*QUÉ HACER*.
1 - Responde estas preguntas sobre el relato de la llegada a Bergen:
(a) ¿Cuánto tiempo se quedarán en el departamento que les muestra la mujer?
(b) ¿Qué les falta a las ventanas del departamento?
(c) ¿Dónde esperan los libros, los muebles y las demás cosas de su día a día?
2 - Prolonga el relato de la llegada a Bergen a partir de su última oración.

:: EXTRACTO DEL DOCUMENTO

1

La mujer nos da las llaves y nos muestra el departamento donde nos quedaremos dos meses, hasta que conozcamos la ciudad y elijamos donde vivir. No tardamos mucho. El departamento es chiquito. La luz de la mañana noruega entra con fuerza por las ventanas sin cortinas. Se ve hermoso, extraño. Así, extranjero, nos da la bienvenida. Nuestros libros, nuestros muebles, las sábanas, toallas, las cosas de la cocina, todo lo que hasta entonces ha constituido nuestro día a día espera en un contenedor al otro lado del Atlántico, pronto a embarcarse y seguirnos hasta acá. Bergen, así se llama ahora el acá. La palabra nos cuelga de la boca, la pronunciamos mal.

::::
:: INFORMACIÓN PROPORCIONADA

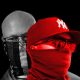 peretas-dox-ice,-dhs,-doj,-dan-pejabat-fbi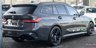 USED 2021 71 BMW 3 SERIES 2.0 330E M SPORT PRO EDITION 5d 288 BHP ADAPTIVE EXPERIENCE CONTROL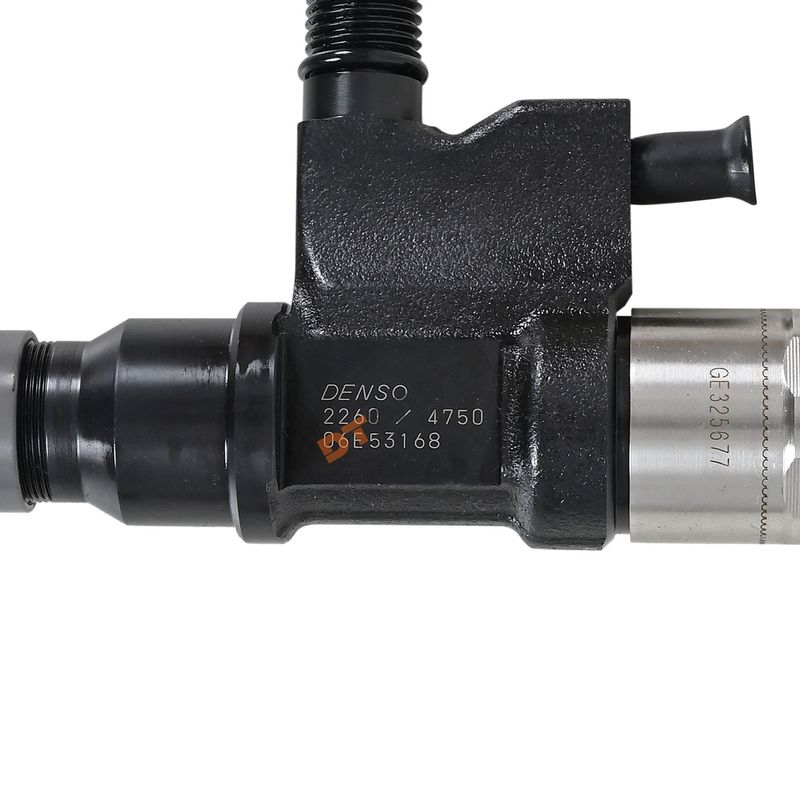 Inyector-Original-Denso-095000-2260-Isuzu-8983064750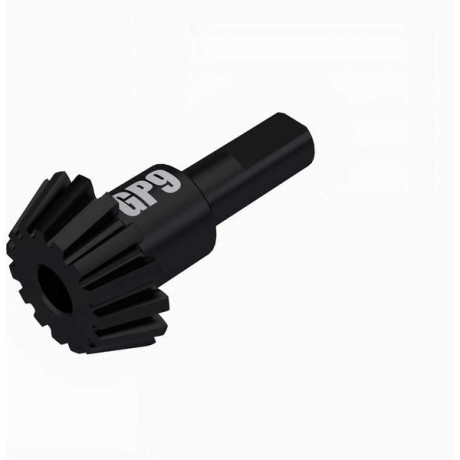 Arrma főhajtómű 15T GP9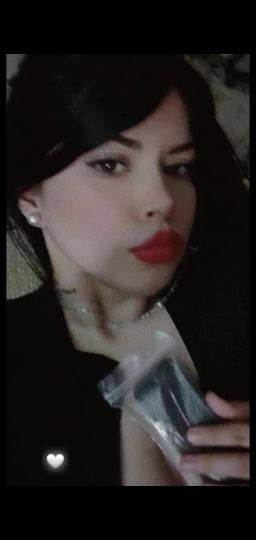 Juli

::::
:: INFORMACIÓN PROPORCIONADA

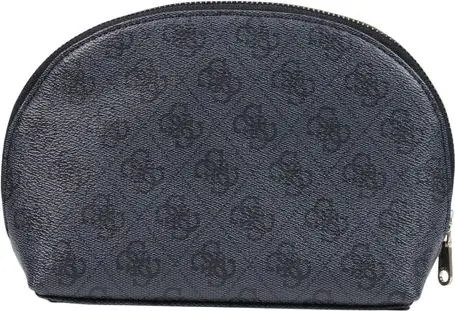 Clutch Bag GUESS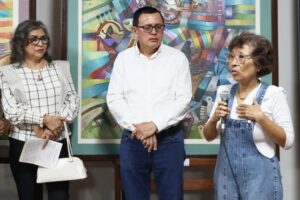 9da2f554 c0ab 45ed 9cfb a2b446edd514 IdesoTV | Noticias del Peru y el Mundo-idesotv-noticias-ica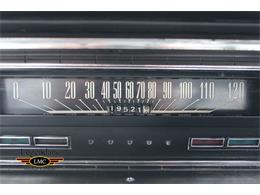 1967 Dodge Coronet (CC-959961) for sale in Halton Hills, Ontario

::::
:: INFORMACIÓN PROPORCIONADA

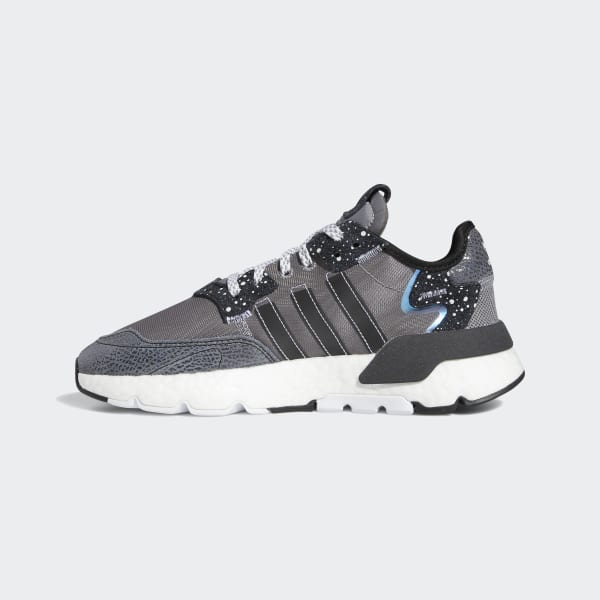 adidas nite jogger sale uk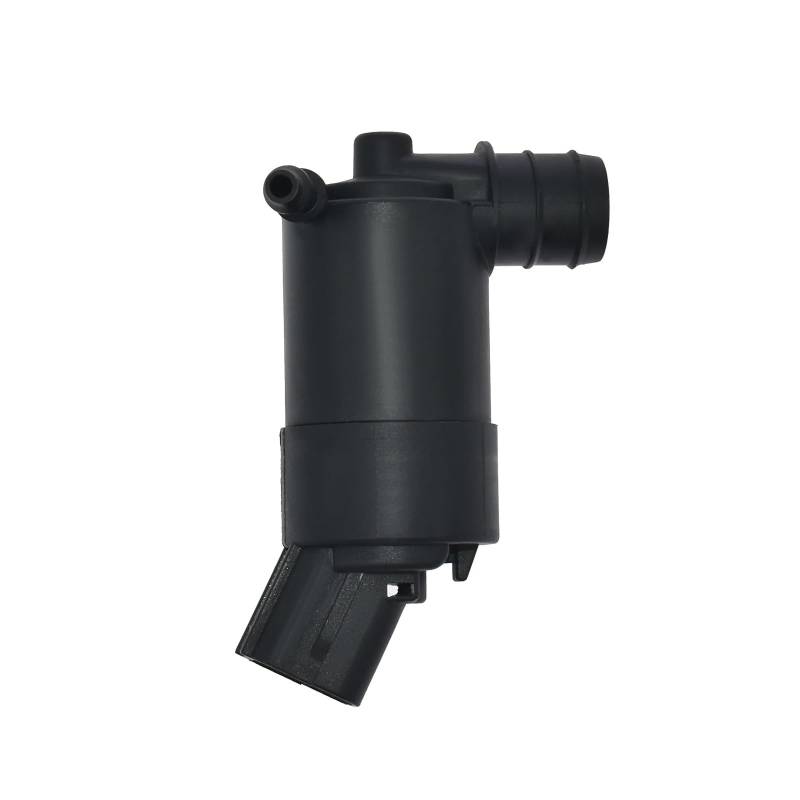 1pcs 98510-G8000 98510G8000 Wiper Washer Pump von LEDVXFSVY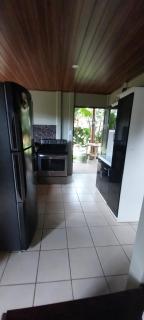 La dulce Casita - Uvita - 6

::::

*RESPUESTAS*.
1 -
(a) Dos meses.
(b) Cortinas.
(c) En un contenedor al otro lado del Atlántico.

2 -
2

Antes de que la mujer se vaya le pregunto –en inglés– sobre el noruego. Me cuenta que es una lengua de pocas palabras y que en muchos casos funciona por acumulación. Para nombrar alguna cosa para la que no tiene vocablo junta una palabra con otra, y con otra, cuantas veces sea necesario. Por ejemplo, eclipse, me dice, es algo así como «cosa-que-se-posa-frente-a-otra-y-la-oscurece». A mediados del siglo diecinueve, Domingo Faustino Sarmiento se encontró una vez en una biblioteca llena de libros en francés. Sarmiento deseó esos libros escritos en una lengua que no manejaba. Los sacó de sus estantes y en una mesa, armado de diccionarios, de lápices y papeles, los fue haciendo suyos. Cuenta en sus Recuerdos de provincia que, en un mes y medio, después de muchas velas y lápices consumidos, había «traducido» doce volúmenes, incluidas las memorias de Josefina Bonaparte. La escritora y crítica argentina Sylvia Molloy observa esta escena de traducción y escribe: «Los libros que lee o quiere leer Sarmiento son textos vedados mientras no conozca idiomas (…) Leer, por tanto, significa desde un principio traducir». Sarmiento recorre los libros y el francés, lee y pone una palabra-frente-a-otra-e-ilumina el sentido. Es decir, traduce.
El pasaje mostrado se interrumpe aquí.